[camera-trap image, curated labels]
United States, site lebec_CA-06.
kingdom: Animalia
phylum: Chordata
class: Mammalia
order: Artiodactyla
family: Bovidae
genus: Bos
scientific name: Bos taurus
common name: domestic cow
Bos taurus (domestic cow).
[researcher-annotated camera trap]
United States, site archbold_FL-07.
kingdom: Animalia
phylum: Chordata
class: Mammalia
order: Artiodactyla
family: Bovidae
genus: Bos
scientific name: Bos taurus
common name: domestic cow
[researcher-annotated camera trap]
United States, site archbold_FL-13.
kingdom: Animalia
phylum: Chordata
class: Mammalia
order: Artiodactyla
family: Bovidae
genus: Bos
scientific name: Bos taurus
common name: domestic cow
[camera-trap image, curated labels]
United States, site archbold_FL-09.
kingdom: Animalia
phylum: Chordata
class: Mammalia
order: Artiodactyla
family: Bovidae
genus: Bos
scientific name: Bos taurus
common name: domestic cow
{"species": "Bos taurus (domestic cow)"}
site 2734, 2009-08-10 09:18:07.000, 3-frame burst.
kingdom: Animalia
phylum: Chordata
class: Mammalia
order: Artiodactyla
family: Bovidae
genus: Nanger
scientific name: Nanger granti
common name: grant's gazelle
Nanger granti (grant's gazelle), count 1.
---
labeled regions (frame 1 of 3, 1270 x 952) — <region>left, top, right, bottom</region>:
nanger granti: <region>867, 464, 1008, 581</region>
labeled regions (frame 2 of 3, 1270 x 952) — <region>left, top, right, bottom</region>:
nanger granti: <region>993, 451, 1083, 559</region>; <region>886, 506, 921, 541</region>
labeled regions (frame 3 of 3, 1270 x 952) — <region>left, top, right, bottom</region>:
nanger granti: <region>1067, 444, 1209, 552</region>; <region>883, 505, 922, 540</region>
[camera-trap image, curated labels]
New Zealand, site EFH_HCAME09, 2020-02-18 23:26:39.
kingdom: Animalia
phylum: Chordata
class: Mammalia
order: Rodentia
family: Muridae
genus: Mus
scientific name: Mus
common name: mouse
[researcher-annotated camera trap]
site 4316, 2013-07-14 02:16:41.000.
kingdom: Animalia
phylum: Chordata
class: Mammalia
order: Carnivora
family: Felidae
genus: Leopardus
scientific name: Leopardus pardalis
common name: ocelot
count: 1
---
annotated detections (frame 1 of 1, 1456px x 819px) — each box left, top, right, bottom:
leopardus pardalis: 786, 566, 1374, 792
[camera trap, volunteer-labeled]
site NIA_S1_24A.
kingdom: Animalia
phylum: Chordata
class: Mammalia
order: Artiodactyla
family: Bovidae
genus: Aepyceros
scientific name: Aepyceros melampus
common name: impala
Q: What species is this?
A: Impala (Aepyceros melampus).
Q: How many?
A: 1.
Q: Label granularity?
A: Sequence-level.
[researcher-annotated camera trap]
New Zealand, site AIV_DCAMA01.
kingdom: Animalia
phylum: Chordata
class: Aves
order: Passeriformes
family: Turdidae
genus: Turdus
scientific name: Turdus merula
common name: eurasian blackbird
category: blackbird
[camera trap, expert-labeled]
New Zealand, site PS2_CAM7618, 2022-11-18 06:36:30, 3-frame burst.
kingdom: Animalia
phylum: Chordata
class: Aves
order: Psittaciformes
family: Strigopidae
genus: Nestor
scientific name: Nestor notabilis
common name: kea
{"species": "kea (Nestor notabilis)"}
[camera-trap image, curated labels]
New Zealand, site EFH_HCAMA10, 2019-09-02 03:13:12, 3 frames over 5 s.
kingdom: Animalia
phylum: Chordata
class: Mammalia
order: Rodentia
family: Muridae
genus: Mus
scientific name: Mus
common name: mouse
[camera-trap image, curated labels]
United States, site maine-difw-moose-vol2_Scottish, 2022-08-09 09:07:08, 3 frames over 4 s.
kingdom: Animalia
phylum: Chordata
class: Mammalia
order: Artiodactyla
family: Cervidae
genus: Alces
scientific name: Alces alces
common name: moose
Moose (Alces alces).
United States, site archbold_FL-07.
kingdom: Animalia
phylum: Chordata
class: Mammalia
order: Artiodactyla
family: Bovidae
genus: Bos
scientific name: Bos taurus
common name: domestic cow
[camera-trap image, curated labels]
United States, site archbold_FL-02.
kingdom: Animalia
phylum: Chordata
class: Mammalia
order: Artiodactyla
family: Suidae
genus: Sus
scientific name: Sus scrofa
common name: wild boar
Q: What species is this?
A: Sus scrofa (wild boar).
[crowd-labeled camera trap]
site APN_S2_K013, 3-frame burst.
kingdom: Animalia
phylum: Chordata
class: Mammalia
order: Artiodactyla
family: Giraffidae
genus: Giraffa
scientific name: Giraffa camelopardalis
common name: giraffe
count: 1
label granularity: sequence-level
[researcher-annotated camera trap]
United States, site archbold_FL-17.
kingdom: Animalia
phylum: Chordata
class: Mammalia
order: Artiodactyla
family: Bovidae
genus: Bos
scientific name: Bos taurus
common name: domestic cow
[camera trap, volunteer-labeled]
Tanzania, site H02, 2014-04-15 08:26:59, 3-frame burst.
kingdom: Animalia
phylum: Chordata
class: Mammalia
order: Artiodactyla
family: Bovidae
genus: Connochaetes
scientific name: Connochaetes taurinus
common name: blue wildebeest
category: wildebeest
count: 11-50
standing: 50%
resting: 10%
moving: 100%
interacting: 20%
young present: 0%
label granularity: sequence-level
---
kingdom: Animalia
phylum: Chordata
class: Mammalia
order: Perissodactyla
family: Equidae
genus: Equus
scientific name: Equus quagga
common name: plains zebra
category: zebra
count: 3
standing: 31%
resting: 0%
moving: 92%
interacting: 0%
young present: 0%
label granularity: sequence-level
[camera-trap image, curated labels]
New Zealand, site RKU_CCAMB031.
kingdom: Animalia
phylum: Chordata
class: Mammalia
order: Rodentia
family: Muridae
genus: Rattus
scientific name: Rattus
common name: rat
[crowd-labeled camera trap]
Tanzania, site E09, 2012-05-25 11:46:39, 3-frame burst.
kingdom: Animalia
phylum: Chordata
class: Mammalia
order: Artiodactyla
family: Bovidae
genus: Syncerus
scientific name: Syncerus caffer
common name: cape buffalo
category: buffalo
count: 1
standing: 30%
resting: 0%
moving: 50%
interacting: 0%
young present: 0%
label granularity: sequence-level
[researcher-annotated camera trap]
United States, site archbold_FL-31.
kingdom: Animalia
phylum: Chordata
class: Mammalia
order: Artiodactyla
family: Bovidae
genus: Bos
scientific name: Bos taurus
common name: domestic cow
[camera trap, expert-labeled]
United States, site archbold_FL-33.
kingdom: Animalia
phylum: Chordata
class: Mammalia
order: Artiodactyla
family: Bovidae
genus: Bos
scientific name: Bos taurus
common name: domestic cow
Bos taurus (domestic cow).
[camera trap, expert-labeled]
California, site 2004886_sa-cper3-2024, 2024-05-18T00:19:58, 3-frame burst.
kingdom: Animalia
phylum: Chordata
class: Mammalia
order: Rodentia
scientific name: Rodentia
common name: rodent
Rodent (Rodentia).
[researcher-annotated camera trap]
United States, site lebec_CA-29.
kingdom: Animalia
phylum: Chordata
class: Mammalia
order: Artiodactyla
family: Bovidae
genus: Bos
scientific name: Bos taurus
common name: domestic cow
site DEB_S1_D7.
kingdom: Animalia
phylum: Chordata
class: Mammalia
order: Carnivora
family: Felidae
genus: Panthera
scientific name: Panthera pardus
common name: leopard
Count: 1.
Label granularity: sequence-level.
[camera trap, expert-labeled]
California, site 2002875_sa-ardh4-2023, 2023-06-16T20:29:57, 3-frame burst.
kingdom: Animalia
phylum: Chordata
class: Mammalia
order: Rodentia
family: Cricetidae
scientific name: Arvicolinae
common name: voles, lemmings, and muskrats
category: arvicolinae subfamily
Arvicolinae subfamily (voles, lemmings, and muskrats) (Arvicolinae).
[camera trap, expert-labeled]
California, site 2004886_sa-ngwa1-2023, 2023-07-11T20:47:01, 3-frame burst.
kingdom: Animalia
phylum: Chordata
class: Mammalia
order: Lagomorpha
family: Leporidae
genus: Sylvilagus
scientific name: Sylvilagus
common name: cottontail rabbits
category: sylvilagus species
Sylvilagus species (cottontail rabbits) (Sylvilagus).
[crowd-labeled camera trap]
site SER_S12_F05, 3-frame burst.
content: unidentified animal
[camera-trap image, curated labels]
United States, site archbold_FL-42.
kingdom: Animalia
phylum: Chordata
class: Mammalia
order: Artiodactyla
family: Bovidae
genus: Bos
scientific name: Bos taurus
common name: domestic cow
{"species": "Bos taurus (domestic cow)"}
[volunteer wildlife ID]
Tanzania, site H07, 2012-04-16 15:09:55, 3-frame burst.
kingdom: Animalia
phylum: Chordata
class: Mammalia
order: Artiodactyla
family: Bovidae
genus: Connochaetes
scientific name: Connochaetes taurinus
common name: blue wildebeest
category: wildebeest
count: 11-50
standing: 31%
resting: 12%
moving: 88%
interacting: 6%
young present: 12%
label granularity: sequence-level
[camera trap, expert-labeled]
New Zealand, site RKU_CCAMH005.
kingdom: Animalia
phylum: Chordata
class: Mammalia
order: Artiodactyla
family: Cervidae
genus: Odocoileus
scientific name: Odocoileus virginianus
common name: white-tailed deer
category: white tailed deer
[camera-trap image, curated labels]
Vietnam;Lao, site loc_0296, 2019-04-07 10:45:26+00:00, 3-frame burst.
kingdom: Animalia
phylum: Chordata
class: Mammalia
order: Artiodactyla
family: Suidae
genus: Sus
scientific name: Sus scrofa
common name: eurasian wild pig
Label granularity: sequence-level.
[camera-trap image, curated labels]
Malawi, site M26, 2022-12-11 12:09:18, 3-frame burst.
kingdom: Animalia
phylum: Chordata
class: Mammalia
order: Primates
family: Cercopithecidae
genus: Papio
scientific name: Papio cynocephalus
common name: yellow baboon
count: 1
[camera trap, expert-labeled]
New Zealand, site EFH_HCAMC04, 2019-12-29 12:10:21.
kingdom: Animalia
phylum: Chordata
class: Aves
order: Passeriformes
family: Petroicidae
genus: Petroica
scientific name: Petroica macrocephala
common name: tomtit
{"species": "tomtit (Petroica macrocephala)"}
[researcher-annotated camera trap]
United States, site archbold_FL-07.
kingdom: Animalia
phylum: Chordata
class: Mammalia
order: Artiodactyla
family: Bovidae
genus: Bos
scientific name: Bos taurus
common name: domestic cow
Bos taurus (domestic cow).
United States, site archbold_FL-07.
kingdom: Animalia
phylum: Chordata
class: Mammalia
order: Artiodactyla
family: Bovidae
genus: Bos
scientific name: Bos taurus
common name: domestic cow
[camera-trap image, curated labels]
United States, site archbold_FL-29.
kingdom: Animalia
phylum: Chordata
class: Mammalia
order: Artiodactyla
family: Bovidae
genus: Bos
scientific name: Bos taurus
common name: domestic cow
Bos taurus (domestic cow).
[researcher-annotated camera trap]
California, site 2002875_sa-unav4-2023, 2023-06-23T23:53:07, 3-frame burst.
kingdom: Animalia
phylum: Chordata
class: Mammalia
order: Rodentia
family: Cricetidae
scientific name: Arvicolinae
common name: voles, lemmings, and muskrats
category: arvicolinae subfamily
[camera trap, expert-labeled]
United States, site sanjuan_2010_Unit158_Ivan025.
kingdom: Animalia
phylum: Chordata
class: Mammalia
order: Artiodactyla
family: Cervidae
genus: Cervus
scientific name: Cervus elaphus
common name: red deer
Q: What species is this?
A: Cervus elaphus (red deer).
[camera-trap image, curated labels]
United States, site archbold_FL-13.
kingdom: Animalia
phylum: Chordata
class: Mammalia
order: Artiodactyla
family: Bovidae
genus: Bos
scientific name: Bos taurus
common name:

==============================

Task prompt: Check each line of the listing above for the string "frames" and return those that contain it.

Task answer:
New Zealand, site EFH_HCAMA10, 2019-09-02 03:13:12, 3 frames over 5 s.
United States, site maine-difw-moose-vol2_Scottish, 2022-08-09 09:07:08, 3 frames over 4 s.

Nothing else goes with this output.